Czy słyszeliście już o książce Skin Coach? Macie w planach jej przeczytanie?
* post powstał we współpracy z Wydawnictwem Otwarte

W jaki sposób serum z wit C wspomaga ochronę przeciwsłoneczna? Mi sie wydaje, ze wit C uwrażliwia na słonce i stosowanie jej bez filtrów przynosi odwrotny skutek. Czyli zamiast antyoksydacyjnie, wzmaga wytwarzanie wolnych rodników.
OdpowiedzUsuńMam szczere wątpliwości co do wiedzy autorki, ale to po lekturze jej bloga i wpisów udostępnianych na FB:) Książkę kupię pewnie na jakiejś wyprzedaży, promocji albo w antykwariacie, bo nie sądzę, bym dowiedziała się czegoś nowego,ale chcę mieć pewność, że moje podejrzenia co treści są prawdziwe. Szczególnie, że mam już książkę innej autorki - "Szczęśliwa skóra", gdzie łatwiej jest mi uwierzyć w to holistyczne podejście bo dziewczyna sama wyleczyła swój trądzik a teraz ma własną markę naturalnych kosmetyków :) A u Pani Bożeny widywałam już komentarze, że tak niby wszystkim pomaga, a jak ludzie próbują się do niej zgłosić, to nie odpisuje nawet na wiadomości.

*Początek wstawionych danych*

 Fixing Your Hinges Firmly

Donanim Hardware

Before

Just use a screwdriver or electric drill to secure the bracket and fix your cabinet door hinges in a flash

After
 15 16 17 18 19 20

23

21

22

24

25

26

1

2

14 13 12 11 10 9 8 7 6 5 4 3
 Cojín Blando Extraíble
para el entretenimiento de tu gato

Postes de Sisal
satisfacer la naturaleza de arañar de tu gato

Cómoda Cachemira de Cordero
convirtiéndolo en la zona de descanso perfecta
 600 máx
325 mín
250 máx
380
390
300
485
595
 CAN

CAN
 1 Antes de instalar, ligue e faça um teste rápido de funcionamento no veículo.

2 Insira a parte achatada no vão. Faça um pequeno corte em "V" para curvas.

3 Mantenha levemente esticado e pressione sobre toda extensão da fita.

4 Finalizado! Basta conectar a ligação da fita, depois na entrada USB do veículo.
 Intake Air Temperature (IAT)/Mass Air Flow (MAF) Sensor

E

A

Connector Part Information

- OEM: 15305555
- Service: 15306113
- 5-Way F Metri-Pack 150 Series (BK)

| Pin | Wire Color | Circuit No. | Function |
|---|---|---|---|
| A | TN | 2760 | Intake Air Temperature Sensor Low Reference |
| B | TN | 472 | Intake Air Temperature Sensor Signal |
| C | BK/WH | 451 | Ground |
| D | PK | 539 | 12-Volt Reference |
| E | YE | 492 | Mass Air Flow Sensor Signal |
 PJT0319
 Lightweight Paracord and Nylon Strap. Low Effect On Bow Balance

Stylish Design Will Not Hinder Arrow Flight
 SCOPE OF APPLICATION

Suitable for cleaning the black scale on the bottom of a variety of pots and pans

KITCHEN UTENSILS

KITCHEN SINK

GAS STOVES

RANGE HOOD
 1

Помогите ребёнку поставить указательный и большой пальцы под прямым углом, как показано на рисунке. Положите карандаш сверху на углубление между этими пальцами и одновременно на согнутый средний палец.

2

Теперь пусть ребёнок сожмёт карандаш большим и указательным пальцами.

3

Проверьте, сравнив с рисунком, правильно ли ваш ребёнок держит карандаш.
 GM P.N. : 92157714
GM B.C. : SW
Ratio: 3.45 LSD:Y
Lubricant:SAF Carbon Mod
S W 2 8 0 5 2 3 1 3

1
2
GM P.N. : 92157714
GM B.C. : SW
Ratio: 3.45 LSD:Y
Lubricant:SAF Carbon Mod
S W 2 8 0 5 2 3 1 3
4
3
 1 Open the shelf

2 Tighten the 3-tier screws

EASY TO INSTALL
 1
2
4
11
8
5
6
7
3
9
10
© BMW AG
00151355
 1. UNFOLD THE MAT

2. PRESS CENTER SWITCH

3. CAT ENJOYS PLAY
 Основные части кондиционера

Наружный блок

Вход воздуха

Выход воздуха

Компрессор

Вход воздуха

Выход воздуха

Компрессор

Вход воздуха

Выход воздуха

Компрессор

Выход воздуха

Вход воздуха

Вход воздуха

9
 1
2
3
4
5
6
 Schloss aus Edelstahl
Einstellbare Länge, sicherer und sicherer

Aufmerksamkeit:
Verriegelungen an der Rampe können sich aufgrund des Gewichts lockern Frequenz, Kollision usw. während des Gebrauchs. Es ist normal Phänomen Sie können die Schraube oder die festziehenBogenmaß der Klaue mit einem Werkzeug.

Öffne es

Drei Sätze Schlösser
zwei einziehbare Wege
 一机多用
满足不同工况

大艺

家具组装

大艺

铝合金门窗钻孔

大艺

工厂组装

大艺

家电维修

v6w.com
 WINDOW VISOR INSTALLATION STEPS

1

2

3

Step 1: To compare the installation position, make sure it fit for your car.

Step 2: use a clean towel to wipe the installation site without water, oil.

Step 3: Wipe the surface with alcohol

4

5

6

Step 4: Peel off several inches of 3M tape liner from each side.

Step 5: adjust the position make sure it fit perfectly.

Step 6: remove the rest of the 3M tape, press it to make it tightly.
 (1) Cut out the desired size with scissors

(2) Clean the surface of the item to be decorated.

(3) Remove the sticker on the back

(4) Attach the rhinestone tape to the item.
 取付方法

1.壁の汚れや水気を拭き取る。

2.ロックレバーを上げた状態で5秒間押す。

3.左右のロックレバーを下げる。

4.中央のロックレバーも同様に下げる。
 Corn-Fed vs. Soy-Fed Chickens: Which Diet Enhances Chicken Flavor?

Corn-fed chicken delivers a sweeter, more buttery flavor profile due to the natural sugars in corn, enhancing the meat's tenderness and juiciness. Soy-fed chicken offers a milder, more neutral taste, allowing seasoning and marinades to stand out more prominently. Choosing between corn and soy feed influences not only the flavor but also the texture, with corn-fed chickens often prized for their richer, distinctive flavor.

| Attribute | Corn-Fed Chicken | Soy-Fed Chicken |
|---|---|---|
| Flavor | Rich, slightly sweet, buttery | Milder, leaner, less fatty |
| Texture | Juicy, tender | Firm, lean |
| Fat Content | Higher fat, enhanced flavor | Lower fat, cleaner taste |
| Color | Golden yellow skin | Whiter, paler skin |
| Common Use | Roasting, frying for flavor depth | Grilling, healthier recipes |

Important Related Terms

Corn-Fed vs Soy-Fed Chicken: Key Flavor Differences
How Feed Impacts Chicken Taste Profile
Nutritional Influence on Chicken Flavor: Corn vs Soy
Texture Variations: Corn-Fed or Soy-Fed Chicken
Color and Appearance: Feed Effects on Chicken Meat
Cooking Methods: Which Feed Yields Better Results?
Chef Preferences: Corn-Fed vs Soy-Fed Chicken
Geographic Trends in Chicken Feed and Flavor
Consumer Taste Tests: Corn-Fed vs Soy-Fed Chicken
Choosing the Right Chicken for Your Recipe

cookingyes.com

Albo jej przemiany "klientek" opisane na blogu a nie poparte żadnymi zdjęciami. Do tego marketing tej książki... Jest wszędzie, co troszeczkę też mnie odstrasza. Chociażby jak widuję ją ciągle na Instagramie, gdzie wydawnictwo wysłało ją nie do dziewczyn, które znają się na urodzie, ale do tych, które zajmują się urządzeniem wnętrz. Trochę mi nijak współgra to ze sobą :)
OdpowiedzUsuńJa też nie jestem przekonana co do "wielkiej wiedzy" tej autorki.